More

MereGurudev · on May 17, 2024

Thanks for the feedback! It's a simple modification to guarantee things like this – for this prototype I thought it interesting though to expose the "raw" output of the neural network, including crazy things like sometimes placing two kings of the same color. I even force the neural network to place more pieces than it intends, if you put the piece slider on max, to see what happens (and often the result is very bad)

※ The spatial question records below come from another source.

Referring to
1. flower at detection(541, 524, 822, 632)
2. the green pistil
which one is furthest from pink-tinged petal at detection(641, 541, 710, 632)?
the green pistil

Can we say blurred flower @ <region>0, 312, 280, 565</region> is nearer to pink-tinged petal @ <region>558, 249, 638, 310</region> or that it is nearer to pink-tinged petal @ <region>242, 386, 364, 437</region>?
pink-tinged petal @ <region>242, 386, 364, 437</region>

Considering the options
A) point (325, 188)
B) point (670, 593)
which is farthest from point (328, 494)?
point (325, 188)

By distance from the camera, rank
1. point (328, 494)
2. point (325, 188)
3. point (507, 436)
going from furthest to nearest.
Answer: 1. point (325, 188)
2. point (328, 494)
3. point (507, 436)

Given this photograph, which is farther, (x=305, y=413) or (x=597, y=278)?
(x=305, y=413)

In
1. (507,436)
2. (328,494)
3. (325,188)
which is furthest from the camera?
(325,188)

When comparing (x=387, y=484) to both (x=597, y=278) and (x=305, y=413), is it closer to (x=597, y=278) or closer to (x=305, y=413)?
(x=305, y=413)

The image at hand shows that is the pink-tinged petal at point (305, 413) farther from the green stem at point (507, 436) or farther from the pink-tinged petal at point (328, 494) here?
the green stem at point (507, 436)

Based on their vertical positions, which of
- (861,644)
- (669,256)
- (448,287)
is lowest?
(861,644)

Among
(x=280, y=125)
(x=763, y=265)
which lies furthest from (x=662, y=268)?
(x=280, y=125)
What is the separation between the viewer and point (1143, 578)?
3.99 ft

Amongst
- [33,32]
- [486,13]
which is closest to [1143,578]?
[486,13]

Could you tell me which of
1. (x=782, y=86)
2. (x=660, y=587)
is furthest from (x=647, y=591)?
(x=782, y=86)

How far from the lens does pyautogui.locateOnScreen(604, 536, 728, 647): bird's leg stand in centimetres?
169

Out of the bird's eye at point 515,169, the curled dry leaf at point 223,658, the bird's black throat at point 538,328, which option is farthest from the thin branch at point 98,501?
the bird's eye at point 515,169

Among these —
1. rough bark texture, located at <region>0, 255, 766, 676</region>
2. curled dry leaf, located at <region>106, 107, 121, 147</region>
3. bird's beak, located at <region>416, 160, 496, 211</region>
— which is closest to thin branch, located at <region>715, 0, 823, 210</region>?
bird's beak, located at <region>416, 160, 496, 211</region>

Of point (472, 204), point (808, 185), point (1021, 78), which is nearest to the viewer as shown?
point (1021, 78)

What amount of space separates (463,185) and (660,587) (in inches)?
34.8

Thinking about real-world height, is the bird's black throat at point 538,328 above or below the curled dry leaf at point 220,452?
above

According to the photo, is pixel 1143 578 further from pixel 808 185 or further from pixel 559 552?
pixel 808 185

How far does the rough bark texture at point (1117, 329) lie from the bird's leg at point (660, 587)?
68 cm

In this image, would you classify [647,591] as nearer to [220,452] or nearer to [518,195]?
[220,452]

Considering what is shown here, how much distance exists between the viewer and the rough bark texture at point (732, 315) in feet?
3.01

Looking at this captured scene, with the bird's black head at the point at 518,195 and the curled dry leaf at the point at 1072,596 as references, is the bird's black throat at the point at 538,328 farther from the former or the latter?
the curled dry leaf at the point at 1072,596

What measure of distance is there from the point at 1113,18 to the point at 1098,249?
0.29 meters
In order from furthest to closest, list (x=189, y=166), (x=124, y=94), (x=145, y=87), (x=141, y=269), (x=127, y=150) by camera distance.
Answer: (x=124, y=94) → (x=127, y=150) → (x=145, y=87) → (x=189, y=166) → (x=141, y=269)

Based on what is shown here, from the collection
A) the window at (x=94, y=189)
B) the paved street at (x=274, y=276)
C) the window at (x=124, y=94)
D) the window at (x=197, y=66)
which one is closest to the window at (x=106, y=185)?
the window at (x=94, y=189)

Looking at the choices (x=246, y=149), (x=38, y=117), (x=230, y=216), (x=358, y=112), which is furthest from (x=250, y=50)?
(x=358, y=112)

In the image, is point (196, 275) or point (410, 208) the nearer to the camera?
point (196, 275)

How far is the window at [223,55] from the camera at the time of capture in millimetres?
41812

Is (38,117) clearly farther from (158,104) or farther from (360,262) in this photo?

MereGurudev · on May 17, 2024

Thanks! Ah, sorry for that. Just to clarify, do you mean for the semi-transparent pieces (the generated ones without "locking in") or even the manually placed pieces?

impendia · on May 17, 2024

I tried it out, and also couldn't distinguish the colors.

> Just to clarify, do you mean for the semi-transparent pieces (the generated ones without "locking in") or even the manually placed pieces?

Are these visually distinguished somehow? Are there four different colors of pieces?

The piece color also seems to be different depending on the background square color, and I wasn't able to distinguish what is what.

MereGurudev · on May 17, 2024

Yes, they're distinguished: the pieces you place there manually ("fixed pieces" are opaque and thus should have the same color, off-white or dark-grey, no matter the background square.

The pieces the AI adds when you press generate, are translucent (and as such will be affected by the background color). Then you can press "Lock in" to convert the generated pieces to fixed pieces, in which case they will become opaque.

I realize that for anyone less used to the color scheme than me, this distinction is problematic since there will be no less than six different piece colors (white, black, translucent-white-on-light, translucent-white-on-dark, translucent-black-on-light, translucent-black-on-dark)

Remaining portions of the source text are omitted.